◆ **Material supplied**:
=-=-=

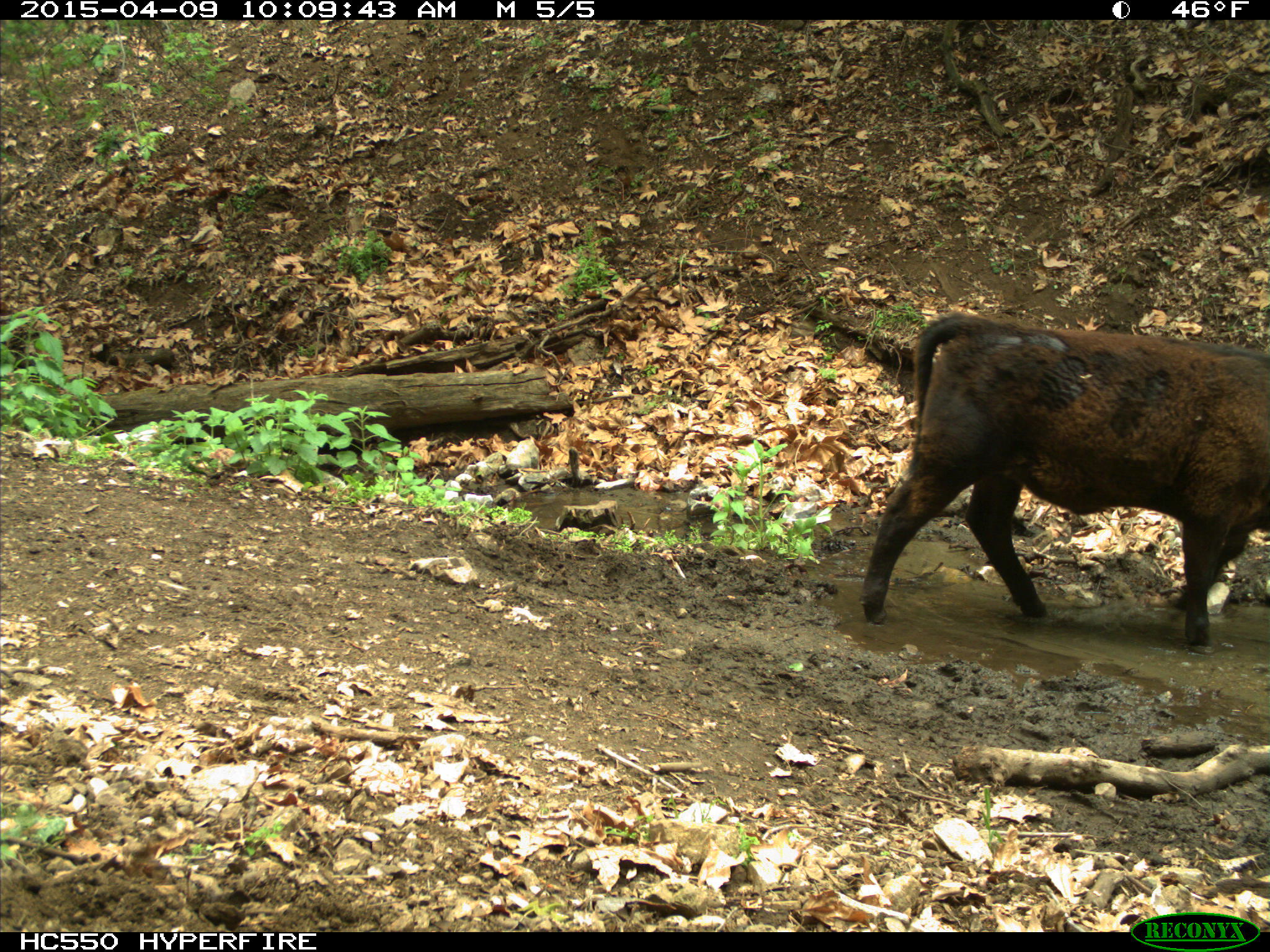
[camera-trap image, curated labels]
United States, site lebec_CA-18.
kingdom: Animalia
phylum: Chordata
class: Mammalia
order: Artiodactyla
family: Bovidae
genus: Bos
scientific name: Bos taurus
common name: domestic cow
Bos taurus (domestic cow).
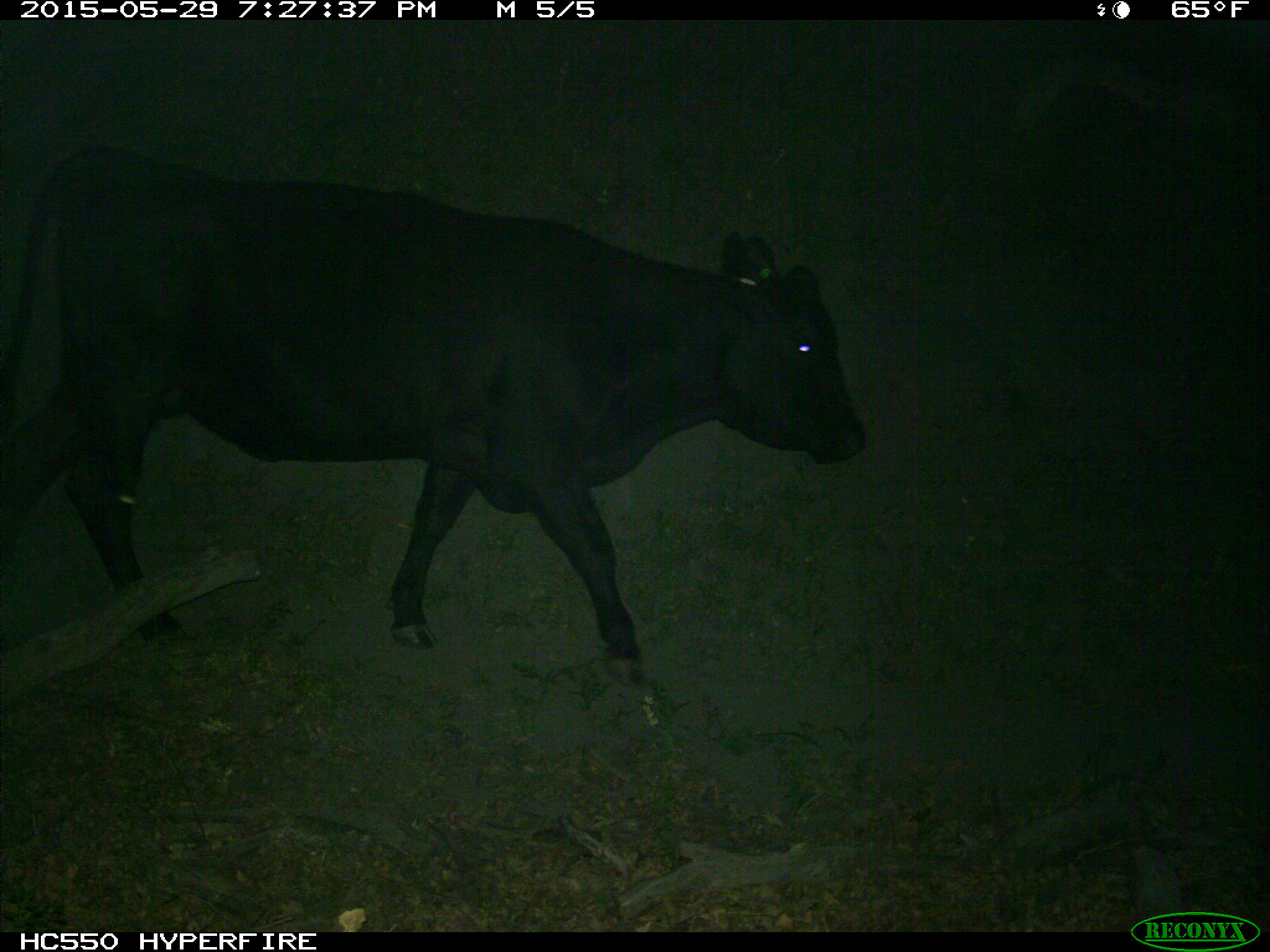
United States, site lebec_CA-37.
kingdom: Animalia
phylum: Chordata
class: Mammalia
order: Artiodactyla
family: Bovidae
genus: Bos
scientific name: Bos taurus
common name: domestic cow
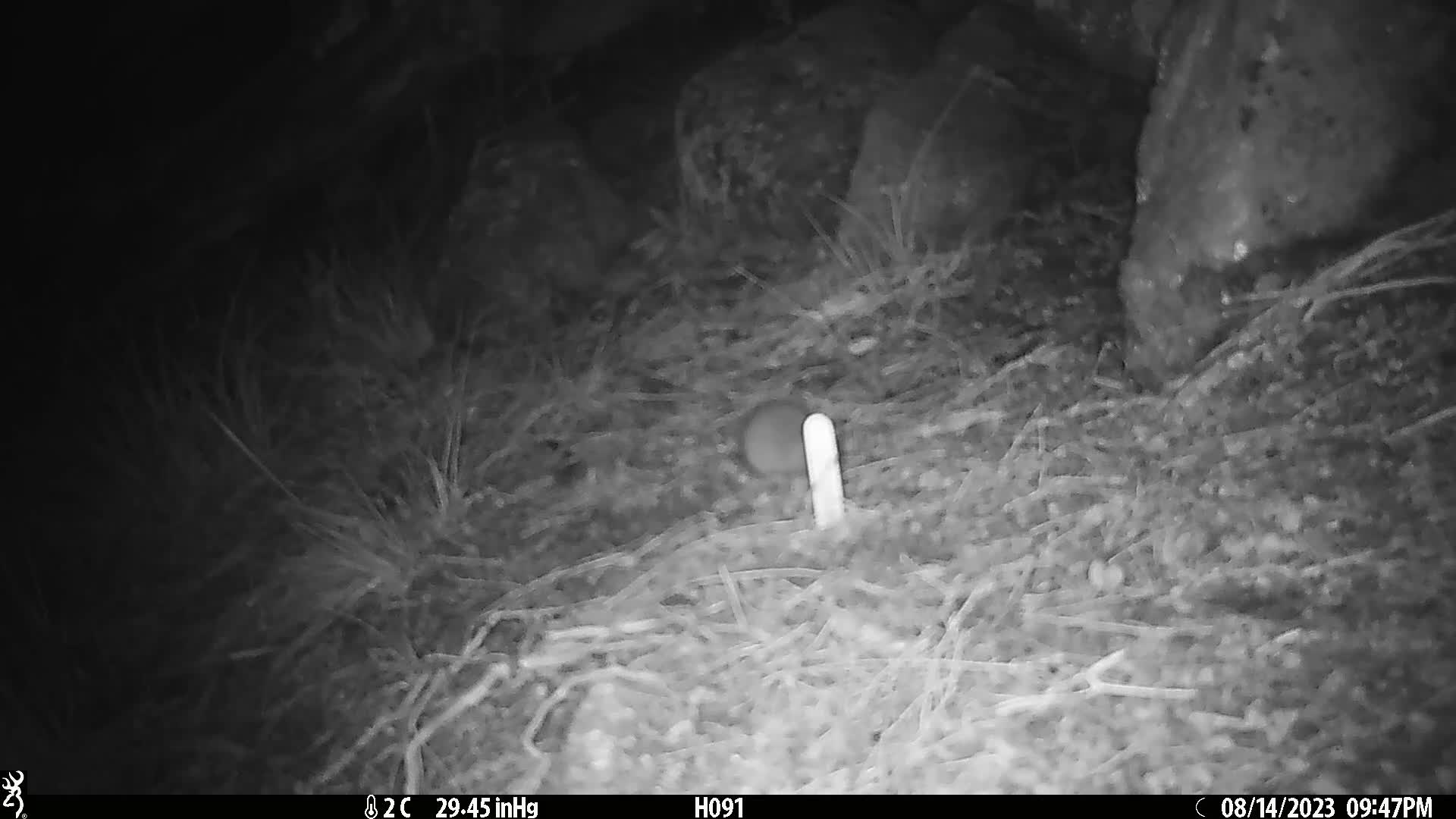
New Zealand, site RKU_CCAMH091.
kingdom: Animalia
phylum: Chordata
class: Mammalia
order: Rodentia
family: Muridae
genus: Rattus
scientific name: Rattus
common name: rat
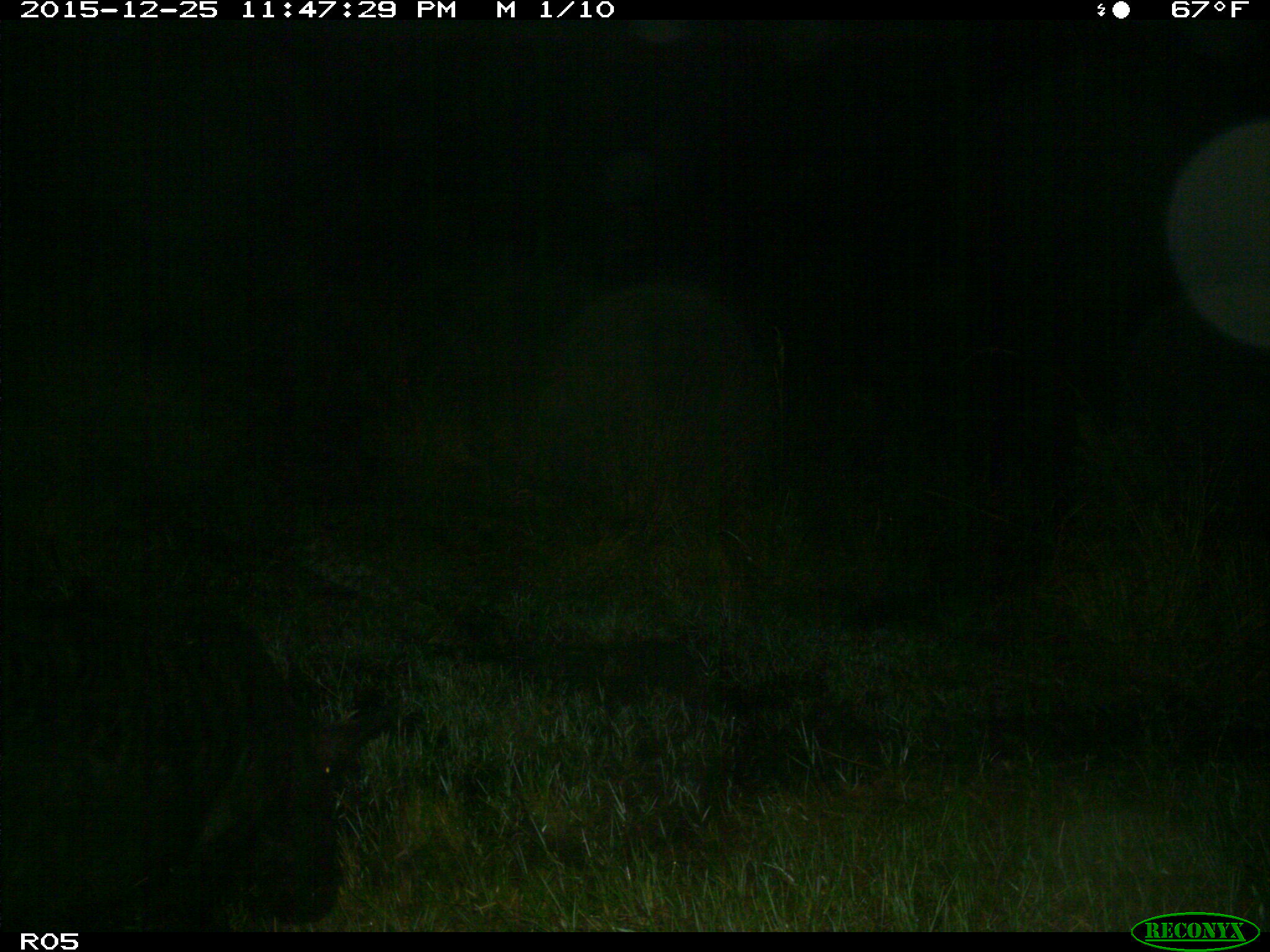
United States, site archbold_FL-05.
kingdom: Animalia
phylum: Chordata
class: Mammalia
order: Artiodactyla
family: Suidae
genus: Sus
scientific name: Sus scrofa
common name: wild boar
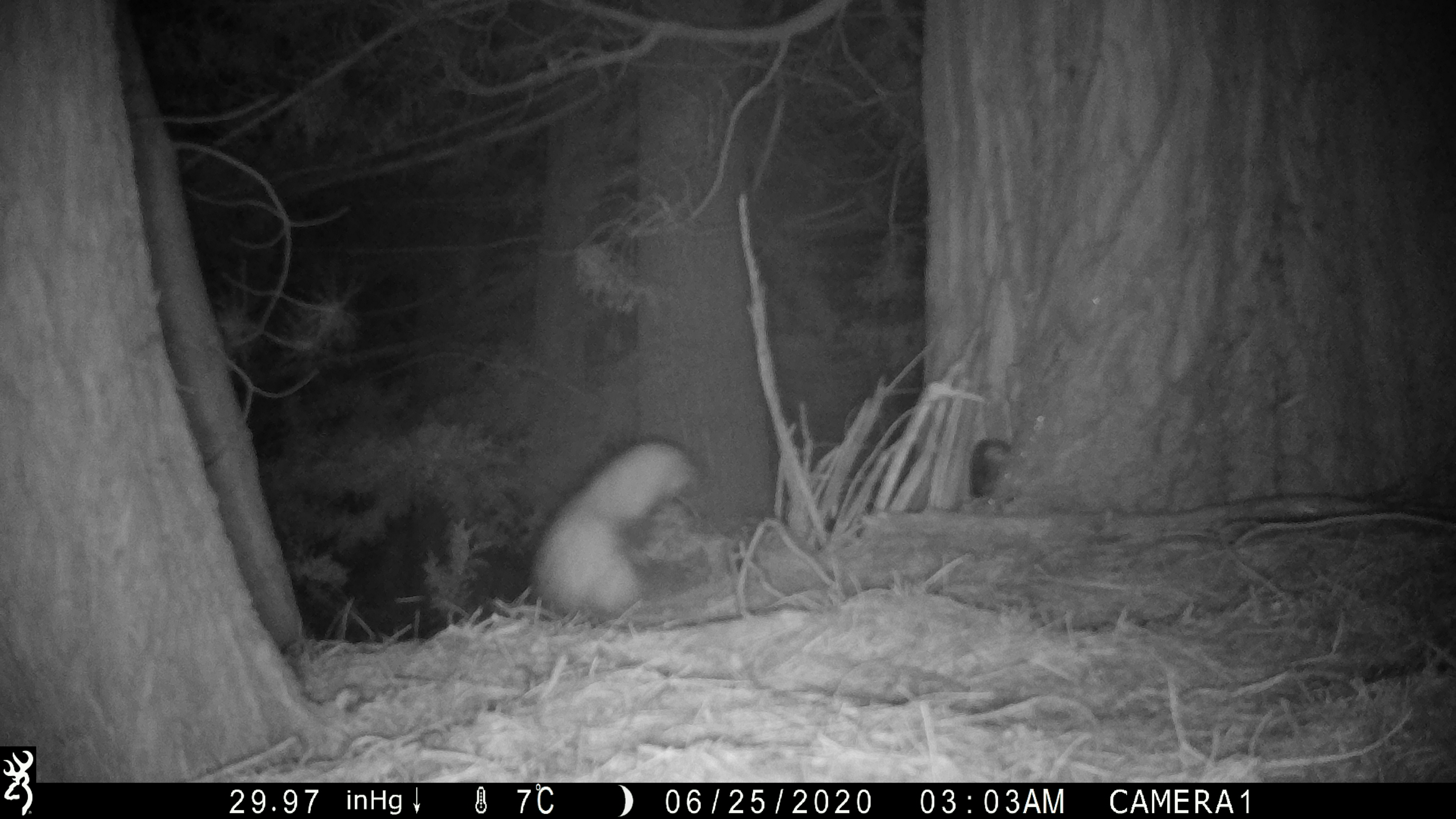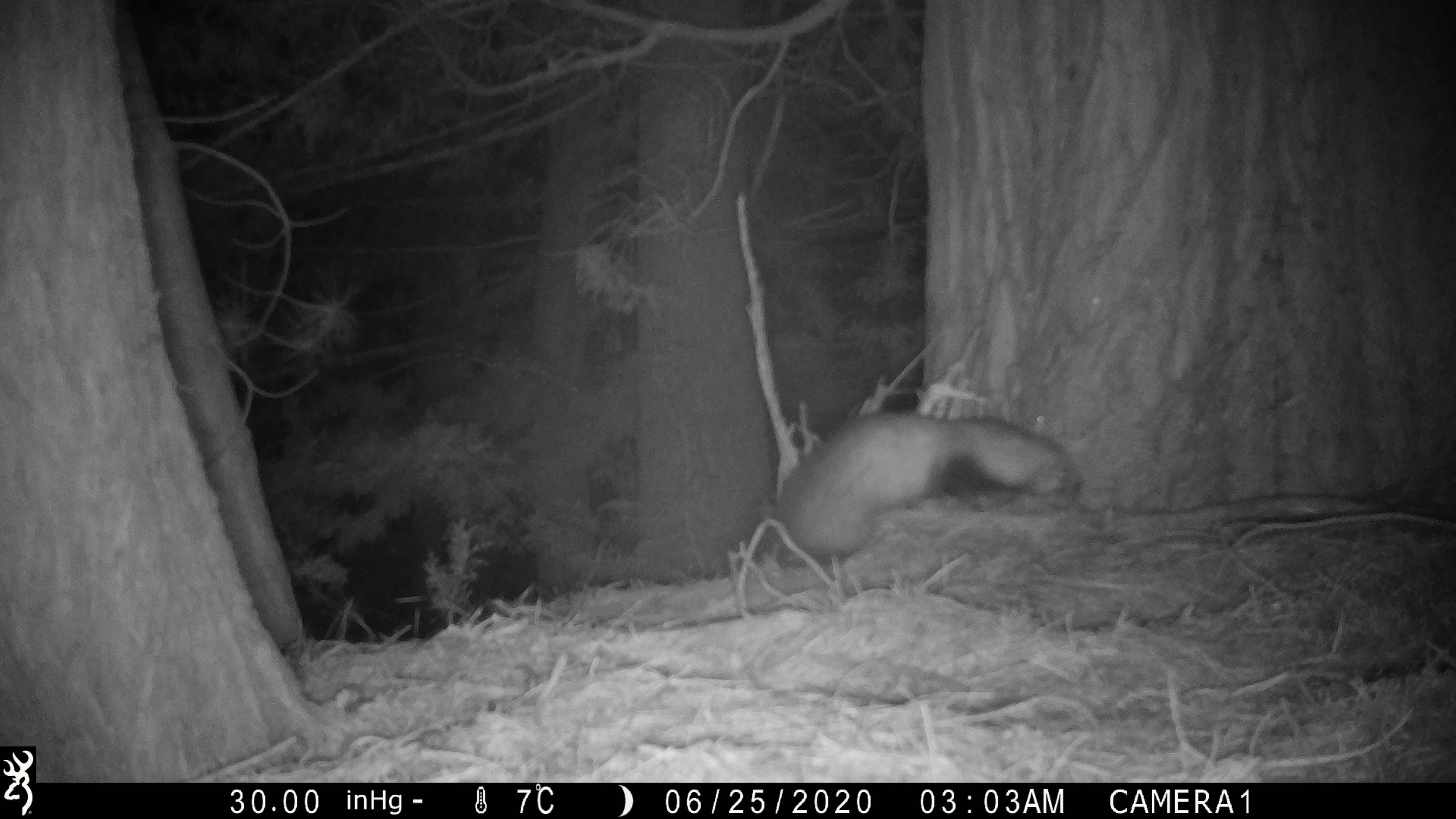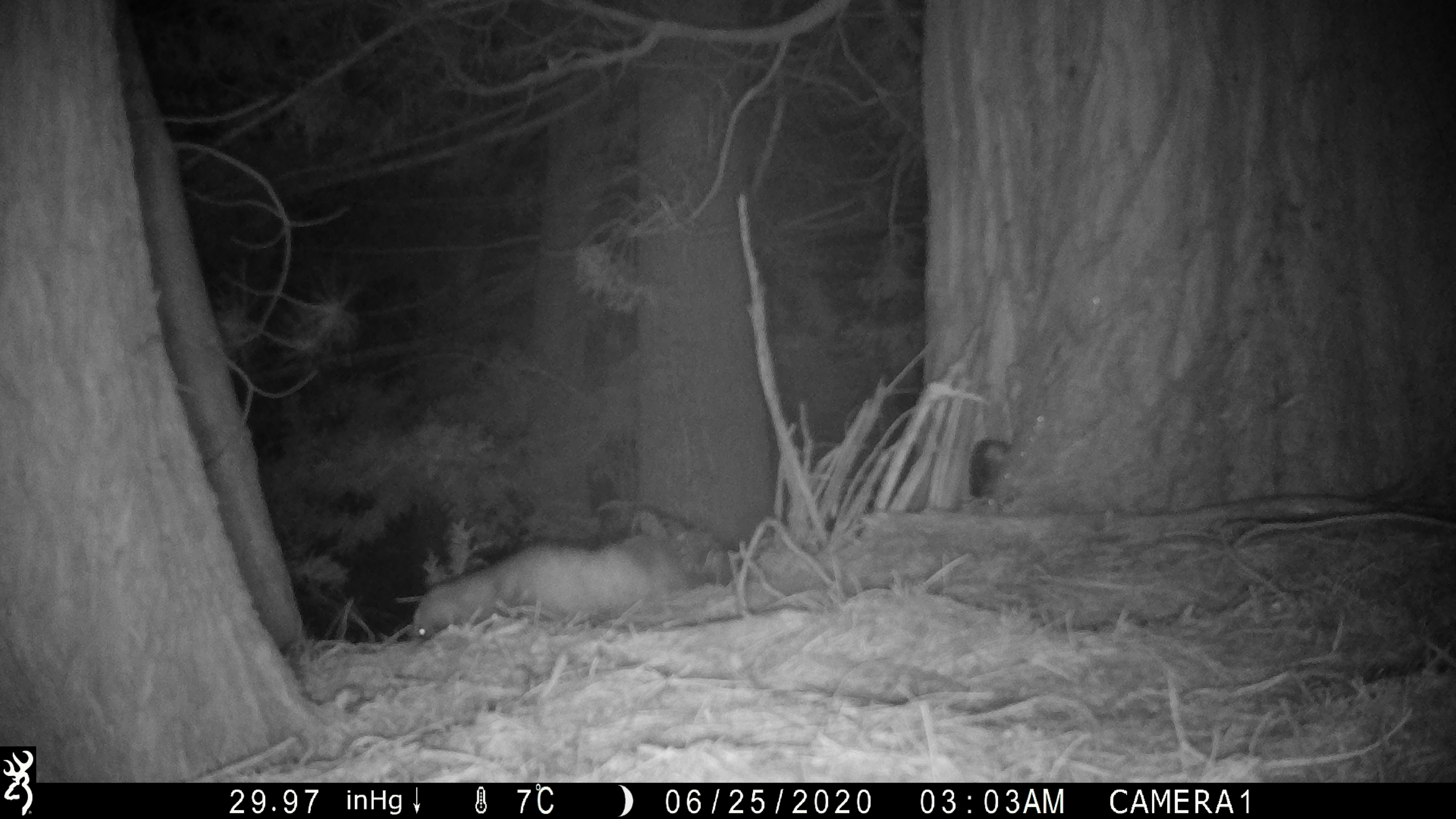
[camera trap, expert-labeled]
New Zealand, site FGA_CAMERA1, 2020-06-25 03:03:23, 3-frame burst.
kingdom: Animalia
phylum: Chordata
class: Mammalia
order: Carnivora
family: Mustelidae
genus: Mustela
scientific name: Mustela furo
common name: ferret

=-=-=

◆ **Problem to work on**: Set down word for word the lines from the opening of the entries above through the line that contains "scientific name: Sus scrofa", and omit every picture.

◆ **Finished task**:
[camera-trap image, curated labels]
United States, site lebec_CA-18.
kingdom: Animalia
phylum: Chordata
class: Mammalia
order: Artiodactyla
family: Bovidae
genus: Bos
scientific name: Bos taurus
common name: domestic cow
Bos taurus (domestic cow).
United States, site lebec_CA-37.
kingdom: Animalia
phylum: Chordata
class: Mammalia
order: Artiodactyla
family: Bovidae
genus: Bos
scientific name: Bos taurus
common name: domestic cow
New Zealand, site RKU_CCAMH091.
kingdom: Animalia
phylum: Chordata
class: Mammalia
order: Rodentia
family: Muridae
genus: Rattus
scientific name: Rattus
common name: rat
United States, site archbold_FL-05.
kingdom: Animalia
phylum: Chordata
class: Mammalia
order: Artiodactyla
family: Suidae
genus: Sus
scientific name: Sus scrofa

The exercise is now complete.